What you will do:
(a) From the VirES excerpt, reproduce the passage starting at "FIGURE 1. VirES" and ending at "and 2D visualizations.".
(b) Answer these questions from the VirES excerpt:
(i) What framework is the VirES Server built in part on?
(ii) In what year was the server extended with the Heliophysics API?
(iii) What does the time slider on the bottom of the web interface select?
(c) List every abbreviation that the VirES excerpt introduces in parentheses, each paired with its full form.

Excerpt:
2.2 VirES data retrieval and visualization system
VirES for Swarm3 started as an interactive data visualization and retrieval interface for the Swarm data products. Accessible directly through a web browser it allows anyone to view data and models both on a 3D globe and on 2D plots, in just a few mouse clicks (see Figure 1). Combinations of different data products can be selected and viewed together over a time window of interest, and plots have a degree of user-customizability to make them publication-ready. The web interface is not the focus of this paper, but it is a valuable part of the infrastructure because it is one of the foremost examples of accessible visualization tools in space physics and can still be very useful even when a particular user is comfortable processing data through Python. It can be used by newcomers to Swarm to gain familiarity and intuition about the data products, and by experienced users to quickly check events on particular days, for example.
FIGURE 1. VirES web interface (https://vires.services): The layers panel on the left allows selection of multiple datasets together; the time slider on the bottom selects the time period of interest; a globe view and an “analytics” view can be used together to generate both 3D and 2D visualizations.
A large part of what gives the web interface its functionality, and makes the infrastructure as a whole more sustainable, is that it is backed by the VirES Server (see Figure 2) which holds a database of the data products synchronized to their latest versions and offers various ways to interact with them. The server is built in part on the Django framework and other open source projects. It implements Open Geospatial Consortium (OGC4) standards for its Application Programming Interface (API) which allows it to communicate not only with the web interface but also other clients in a robust way. In particular, a component of the server is based on the OGC Web Processing Service (WPS) interface standard. This allows an external element to trigger one of a number of predefined processes on the service, passing custom parameters to the process to control its behavior, and thus retrieve customized data on-demand. This allows users to query subsets of the data, for example, by filtering by a range in Latitude or other available parameters. Another way in which is this is used is to evaluate auxiliary parameters such as magnetic local time (MLT) or to perform forward evaluation of geomagnetic field models at the same sample points as the data, without the code for such needing to be available on the client side. In 2022 the server was extended with an additional API, the Heliophysics API (HAPI, Weigel R. et al., 2021)5, to allow smoother interoperability with other tools across heliophysics. Details of the HAPI implementation and the currently enabled datasets are available at the /hapi endpoint6.

Source data:

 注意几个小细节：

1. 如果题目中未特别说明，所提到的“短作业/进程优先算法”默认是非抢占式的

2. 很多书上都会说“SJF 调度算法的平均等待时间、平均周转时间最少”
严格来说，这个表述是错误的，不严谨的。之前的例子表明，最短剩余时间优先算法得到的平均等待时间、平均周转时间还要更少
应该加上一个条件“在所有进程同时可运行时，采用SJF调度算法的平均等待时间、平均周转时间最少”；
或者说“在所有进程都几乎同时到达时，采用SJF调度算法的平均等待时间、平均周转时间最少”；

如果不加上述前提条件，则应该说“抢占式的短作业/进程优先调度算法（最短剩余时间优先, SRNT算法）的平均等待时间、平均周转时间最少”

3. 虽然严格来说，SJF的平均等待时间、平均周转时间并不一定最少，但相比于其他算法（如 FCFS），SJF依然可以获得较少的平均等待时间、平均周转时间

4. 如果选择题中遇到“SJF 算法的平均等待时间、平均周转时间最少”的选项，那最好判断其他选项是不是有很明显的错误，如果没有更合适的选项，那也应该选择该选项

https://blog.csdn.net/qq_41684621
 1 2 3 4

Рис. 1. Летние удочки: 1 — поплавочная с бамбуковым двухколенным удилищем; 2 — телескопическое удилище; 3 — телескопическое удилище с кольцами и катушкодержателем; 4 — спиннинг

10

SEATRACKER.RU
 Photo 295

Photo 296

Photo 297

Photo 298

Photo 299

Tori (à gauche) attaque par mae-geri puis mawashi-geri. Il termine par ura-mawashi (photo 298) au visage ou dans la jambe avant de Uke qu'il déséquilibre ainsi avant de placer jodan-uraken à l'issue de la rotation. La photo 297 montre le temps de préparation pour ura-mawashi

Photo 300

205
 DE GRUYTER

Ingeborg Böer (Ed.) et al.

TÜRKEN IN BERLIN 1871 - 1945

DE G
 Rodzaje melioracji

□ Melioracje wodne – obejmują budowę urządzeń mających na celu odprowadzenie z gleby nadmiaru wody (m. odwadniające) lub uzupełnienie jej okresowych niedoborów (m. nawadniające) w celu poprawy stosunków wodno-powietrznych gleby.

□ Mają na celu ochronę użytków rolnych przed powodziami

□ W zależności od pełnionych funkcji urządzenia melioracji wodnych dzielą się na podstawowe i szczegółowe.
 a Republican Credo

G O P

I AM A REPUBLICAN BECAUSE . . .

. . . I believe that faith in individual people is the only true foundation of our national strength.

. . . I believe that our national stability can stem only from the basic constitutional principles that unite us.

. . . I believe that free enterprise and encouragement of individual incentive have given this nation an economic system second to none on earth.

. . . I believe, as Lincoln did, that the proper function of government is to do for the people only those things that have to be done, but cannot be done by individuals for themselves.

Solutions per task:
(a)
FIGURE 1. VirES web interface (https://vires.services): The layers panel on the left allows selection of multiple datasets together; the time slider on the bottom selects the time period of interest; a globe view and an “analytics” view can be used together to generate both 3D and 2D visualizations.

(b)
(i) The Django framework.
(ii) 2022.
(iii) The time period of interest.

(c)
OGC: Open Geospatial Consortium
API: Application Programming Interface
WPS: Web Processing Service
MLT: magnetic local time
HAPI: Heliophysics API